Será uma forma de tentar "mobilizar o eleitorado de esquerdas" evidenciando o perigo de a extrema-direita entrar num Governo nacional, considerou Astrid Barrio, também em declarações à Lusa.

"O que aconteceu ontem [domingo] foi basicamente que o PP comeu o Cidadãos [direita], o VOX manteve-se bastante bem, a esquerda à esquerda do PSOE foi para as eleições dividida e foi castigada por isso e o PSOE não conseguiu levantar o seu eleitorado. Tudo isto gerou o resultado de ontem", explicou Oriol Bartomeus.

O resultado foi, segundo Astrid Barrio, um "castigo bastante claro ao governo de coligação" do PSOE e da Unidas Podemos, sobretudo, por causa de um "excesso de política identitária de esquerda", relacionada com questões de identidade de género ou a tipificação dos crimes sexuais, que reduziu penas de centenas de condenados por violação.

Estas são políticas e iniciativas associadas à ala Unidas Podemos do governo e geraram críticas dentro de setores do próprio PSOE, tendo uma "dupla dimensão, desmobilizam os seus e mobilizam os outros", explicou a professora da Universidade de Valência.

Outra questão que pesou no "castigo" ao governo foi, defendeu a politóloga, a "agenda catalã", resultado de pactos de Sánchez no parlamento com independentistas e que culminaram com mudanças no Código Penal, no início deste ano, que acabaram ou suavizaram crimes que tinham levado à prisão ou de que estavam acusados protagonistas da tentativa de independência da Catalunha em 2017.

Mais uma vez, este tema gerava críticas e discordância em setores do próprio PSOE.
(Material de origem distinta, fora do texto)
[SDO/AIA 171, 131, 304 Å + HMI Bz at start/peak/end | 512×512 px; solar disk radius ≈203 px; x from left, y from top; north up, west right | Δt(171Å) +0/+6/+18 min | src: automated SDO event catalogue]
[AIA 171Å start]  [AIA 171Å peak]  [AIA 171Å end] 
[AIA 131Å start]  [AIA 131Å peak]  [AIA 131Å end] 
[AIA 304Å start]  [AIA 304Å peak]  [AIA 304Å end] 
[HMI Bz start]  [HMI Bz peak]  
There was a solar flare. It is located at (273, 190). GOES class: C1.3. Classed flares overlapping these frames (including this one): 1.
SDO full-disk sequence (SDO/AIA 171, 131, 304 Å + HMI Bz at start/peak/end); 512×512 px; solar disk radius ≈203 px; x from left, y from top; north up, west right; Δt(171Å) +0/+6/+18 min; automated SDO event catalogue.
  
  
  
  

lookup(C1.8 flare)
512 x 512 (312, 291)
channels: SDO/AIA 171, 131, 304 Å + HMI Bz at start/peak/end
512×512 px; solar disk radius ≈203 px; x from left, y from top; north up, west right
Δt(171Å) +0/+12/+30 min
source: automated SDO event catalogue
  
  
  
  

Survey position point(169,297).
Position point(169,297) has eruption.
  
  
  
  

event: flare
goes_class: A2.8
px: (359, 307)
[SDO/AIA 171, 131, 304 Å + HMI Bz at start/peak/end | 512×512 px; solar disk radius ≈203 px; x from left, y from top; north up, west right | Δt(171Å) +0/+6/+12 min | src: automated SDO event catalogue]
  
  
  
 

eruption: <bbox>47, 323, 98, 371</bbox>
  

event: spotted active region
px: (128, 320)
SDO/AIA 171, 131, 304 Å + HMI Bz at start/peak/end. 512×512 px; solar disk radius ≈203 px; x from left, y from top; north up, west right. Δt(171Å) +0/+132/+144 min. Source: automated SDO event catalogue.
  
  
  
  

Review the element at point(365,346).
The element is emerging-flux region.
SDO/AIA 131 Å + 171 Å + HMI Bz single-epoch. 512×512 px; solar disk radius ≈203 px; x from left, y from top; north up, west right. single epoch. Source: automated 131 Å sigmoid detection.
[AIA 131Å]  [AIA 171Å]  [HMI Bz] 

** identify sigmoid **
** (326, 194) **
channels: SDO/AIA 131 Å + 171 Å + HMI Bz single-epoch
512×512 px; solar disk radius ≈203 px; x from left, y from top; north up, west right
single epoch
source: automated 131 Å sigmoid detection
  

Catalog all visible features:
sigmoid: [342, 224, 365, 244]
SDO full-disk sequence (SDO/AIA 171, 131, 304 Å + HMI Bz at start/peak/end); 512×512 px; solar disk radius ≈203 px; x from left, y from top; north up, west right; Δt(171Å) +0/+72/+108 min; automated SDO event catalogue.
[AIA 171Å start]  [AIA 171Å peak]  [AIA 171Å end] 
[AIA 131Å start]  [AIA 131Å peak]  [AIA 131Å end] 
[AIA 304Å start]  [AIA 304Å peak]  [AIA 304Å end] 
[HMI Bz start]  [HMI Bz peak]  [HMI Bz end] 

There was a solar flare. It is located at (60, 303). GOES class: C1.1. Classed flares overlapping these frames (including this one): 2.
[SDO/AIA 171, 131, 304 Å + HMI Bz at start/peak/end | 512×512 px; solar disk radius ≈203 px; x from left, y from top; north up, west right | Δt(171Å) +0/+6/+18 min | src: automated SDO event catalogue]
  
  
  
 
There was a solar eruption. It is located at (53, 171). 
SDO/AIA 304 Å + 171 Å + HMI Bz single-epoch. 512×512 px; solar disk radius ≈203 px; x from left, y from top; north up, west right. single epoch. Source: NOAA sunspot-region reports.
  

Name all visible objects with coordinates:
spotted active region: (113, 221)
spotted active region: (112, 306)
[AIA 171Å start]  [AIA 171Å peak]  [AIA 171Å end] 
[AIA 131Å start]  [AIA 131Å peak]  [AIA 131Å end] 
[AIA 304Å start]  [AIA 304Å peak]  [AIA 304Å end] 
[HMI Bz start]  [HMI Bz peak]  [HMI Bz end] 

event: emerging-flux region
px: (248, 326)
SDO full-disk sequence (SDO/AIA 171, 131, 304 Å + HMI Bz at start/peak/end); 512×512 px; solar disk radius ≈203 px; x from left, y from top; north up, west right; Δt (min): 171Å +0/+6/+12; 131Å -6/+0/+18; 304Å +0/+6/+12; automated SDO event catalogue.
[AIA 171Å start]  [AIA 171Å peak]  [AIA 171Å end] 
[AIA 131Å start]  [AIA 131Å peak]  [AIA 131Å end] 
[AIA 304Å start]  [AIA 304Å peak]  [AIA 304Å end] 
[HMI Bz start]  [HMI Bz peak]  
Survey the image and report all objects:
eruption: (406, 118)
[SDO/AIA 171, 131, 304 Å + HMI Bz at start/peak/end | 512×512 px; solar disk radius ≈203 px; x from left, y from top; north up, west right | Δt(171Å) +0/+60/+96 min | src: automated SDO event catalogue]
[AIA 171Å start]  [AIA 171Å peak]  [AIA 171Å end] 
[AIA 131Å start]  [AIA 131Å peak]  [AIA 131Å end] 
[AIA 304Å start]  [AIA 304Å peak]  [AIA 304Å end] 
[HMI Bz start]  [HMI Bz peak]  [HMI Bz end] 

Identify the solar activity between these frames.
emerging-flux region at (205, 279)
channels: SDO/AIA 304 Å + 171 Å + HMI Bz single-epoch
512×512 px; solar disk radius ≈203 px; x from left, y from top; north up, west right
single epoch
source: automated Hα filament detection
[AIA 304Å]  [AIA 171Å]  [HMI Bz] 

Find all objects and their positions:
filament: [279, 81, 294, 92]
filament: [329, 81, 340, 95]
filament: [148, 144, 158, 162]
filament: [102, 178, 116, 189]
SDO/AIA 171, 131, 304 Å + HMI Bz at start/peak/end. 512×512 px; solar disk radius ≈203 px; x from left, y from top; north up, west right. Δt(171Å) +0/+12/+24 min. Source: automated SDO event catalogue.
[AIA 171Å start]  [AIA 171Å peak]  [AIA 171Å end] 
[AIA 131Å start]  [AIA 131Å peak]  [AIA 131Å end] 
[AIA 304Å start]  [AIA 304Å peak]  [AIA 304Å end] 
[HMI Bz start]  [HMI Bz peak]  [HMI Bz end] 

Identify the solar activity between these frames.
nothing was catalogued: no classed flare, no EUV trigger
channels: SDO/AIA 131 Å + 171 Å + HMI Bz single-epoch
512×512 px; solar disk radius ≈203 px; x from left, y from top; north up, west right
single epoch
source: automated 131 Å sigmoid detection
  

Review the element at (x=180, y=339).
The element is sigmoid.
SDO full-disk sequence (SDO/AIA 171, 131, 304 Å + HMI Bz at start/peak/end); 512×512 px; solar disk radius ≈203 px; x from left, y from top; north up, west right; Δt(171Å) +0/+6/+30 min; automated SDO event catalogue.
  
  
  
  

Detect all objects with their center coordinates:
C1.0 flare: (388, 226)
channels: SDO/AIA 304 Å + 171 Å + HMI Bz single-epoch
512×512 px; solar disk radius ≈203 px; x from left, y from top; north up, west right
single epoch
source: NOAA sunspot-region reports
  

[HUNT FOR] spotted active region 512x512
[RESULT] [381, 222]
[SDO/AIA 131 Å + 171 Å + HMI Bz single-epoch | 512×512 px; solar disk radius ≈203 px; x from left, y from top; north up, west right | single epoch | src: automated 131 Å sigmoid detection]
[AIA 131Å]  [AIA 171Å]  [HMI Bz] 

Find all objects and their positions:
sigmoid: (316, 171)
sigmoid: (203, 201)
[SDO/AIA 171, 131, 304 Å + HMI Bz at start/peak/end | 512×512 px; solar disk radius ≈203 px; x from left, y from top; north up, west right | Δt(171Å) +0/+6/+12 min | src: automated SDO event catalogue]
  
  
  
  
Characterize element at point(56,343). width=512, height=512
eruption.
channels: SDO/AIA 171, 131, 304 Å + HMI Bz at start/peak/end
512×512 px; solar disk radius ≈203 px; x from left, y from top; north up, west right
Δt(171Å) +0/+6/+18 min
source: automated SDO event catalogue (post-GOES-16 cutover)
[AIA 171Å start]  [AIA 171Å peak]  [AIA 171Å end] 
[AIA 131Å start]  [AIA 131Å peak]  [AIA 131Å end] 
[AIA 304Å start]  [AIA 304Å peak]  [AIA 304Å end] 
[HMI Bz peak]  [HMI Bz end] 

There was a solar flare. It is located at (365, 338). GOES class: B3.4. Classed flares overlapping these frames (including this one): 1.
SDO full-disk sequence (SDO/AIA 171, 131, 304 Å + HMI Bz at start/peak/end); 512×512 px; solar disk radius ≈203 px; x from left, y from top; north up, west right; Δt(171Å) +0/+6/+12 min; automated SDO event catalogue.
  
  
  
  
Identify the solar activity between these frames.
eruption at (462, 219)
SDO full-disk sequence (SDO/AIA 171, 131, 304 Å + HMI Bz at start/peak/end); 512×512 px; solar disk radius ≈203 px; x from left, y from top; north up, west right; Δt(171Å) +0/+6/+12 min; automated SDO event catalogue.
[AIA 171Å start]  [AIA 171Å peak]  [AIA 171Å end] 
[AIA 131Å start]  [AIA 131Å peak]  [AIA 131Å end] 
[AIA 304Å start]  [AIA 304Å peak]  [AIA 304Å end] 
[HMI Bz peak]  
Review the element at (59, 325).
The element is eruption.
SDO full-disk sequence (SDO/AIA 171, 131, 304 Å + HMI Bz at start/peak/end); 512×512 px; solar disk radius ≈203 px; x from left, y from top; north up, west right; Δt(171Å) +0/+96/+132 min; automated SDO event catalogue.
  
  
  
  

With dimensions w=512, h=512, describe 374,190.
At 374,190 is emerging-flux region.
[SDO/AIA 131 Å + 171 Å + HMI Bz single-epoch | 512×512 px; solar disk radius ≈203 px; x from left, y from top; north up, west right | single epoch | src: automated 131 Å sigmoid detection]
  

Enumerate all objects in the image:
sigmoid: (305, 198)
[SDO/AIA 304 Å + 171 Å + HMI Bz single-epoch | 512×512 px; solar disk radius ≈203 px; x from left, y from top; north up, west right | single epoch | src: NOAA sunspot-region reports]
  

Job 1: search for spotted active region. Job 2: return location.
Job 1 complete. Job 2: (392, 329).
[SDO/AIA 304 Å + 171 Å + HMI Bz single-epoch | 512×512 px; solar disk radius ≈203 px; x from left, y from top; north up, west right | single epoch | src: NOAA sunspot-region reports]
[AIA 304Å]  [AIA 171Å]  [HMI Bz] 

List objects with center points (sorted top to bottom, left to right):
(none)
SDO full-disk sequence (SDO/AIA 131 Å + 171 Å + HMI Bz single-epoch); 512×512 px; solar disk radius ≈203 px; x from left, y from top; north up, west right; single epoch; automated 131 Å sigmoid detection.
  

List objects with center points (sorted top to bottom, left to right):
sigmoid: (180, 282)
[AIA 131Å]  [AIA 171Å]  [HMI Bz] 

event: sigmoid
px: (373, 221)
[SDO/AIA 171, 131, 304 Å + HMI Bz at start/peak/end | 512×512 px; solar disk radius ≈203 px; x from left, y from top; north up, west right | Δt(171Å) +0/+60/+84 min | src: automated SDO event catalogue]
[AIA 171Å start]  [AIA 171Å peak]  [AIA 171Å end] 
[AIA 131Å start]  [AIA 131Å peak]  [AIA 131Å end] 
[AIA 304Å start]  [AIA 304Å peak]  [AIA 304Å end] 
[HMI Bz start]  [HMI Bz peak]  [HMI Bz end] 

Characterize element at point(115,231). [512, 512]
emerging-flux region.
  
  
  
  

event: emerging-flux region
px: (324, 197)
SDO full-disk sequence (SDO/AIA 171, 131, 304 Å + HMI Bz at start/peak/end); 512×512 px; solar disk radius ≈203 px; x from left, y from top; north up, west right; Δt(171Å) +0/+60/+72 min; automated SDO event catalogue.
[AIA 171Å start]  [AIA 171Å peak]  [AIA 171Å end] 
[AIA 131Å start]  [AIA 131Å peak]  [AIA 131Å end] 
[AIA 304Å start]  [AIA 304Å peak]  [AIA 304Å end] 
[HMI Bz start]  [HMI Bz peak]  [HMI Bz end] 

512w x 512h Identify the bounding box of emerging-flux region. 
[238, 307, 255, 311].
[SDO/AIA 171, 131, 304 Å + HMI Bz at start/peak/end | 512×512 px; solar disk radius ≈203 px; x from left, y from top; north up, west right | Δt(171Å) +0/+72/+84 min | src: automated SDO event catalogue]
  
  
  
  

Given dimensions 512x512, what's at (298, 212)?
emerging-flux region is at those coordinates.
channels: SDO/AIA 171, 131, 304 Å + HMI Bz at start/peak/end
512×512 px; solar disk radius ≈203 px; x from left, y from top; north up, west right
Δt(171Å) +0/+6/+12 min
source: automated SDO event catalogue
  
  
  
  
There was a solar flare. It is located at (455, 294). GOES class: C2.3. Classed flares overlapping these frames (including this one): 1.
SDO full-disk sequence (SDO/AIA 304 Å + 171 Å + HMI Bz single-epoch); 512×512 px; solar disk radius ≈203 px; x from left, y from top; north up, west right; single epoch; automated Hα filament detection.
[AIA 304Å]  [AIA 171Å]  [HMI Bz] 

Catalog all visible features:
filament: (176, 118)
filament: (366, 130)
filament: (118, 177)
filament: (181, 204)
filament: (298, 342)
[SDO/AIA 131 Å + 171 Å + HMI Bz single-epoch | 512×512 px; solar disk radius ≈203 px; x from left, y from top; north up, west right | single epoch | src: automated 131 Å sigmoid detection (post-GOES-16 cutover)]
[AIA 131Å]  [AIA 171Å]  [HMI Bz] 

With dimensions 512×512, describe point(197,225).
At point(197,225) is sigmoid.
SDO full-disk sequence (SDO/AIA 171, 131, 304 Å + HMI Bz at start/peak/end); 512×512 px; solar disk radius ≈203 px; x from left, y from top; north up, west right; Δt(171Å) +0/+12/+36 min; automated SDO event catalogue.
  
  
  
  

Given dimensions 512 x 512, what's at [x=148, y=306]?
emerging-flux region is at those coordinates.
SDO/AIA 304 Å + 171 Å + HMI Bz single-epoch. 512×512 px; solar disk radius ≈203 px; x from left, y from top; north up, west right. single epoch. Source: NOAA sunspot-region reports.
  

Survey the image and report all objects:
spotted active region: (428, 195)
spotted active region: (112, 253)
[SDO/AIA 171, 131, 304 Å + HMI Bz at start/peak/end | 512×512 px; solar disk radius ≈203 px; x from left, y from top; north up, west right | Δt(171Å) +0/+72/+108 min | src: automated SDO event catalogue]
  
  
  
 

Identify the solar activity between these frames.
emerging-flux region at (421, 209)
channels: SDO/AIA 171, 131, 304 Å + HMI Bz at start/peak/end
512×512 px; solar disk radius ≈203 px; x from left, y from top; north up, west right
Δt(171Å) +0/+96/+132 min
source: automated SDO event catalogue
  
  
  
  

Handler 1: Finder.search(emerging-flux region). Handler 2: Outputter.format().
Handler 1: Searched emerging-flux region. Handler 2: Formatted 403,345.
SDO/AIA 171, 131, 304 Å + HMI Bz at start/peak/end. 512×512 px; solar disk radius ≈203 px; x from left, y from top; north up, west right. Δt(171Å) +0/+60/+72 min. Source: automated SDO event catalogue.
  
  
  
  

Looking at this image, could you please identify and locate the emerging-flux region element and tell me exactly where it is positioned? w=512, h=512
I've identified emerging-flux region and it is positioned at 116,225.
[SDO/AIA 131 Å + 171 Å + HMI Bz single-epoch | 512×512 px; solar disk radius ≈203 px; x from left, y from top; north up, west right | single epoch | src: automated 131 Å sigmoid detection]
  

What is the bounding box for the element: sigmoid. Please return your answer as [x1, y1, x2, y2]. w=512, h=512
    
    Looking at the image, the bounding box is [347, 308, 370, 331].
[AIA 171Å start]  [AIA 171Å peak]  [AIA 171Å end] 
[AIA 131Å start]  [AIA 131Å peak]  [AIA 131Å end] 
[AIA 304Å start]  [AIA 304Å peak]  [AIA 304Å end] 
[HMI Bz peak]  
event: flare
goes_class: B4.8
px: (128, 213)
Durante a campanha eleitoral das regionais e locais de domingo, Sánchez tentou focar o debate nos resultados da economia espanhola, sem êxito.

"Os dados da economia são bons, mas há também a perceção de que as famílias têm dificuldades em chegar ao fim do mês, que há inflação, que sobem as hipotecas. As pessoas não perderam o trabalho, mas são mais pobres", explicou ainda Astrid Barrio.

A vitória do PP nas eleições de domingo acabou por ter uma dimensão pouco esperada, porque as sondagens previam bastante igualdade entre esquerda e direita e "no fim caiu tudo para o lado do PP", que "conseguiu um poder muito hegemónico, apesar de depender do VOX", ainda de acordo com a politóloga.

Igualmente ou mais surpreende foi a decisão de Sánchez de hoje de antecipar as legislativas nacionais, impondo um calendário apertado para a formação de listas e a preparação de nova campanha eleitoral.

A decisão foi surpreende, mas totalmente de acordo com o perfil do primeiro-ministro espanhol.

"Estamos habituados a que faça coisas bastante inverosímeis e costumam sair-lhe bem. É muito ousado e realmente esta decisão ajusta-se ao perfil e até se supera. Desta vez, superou-se, porque convocar hoje eleições para 23 de julho é realmente algo muito, muito insólito", afirmou Astrid Barrio.

Sánchez chegou pela primeira vez à liderança do governo sem passar por eleições, ao conseguir fazer aprovar no parlamento uma moção de censura a um executivo do PP.

Nunca outra moção de censura, antes ou depois, foi aprovada pelo parlamento de Espanha e Sánchez tornou-se primeiro-ministro em 2018 depois de o PSOE ter tido os piores resultados da sua história em eleições em 2015 e 2016.

Já no cargo, antecipou por diversas vezes eleições, até formar o governo de coligação com a Unidas Podemos que tomou posse no início de 2020 e que foi viabilizado, no parlamento, por partidos independentistas e nacionalistas bascos e catalães, entre outras forças de âmbito regional.

O primeiro governo de coligação de Espanha manteve-se até agora no poder, depois de ter gerido a pandemia de covid-19 e apesar das divisões por causa da ajuda militar à Ucrânia.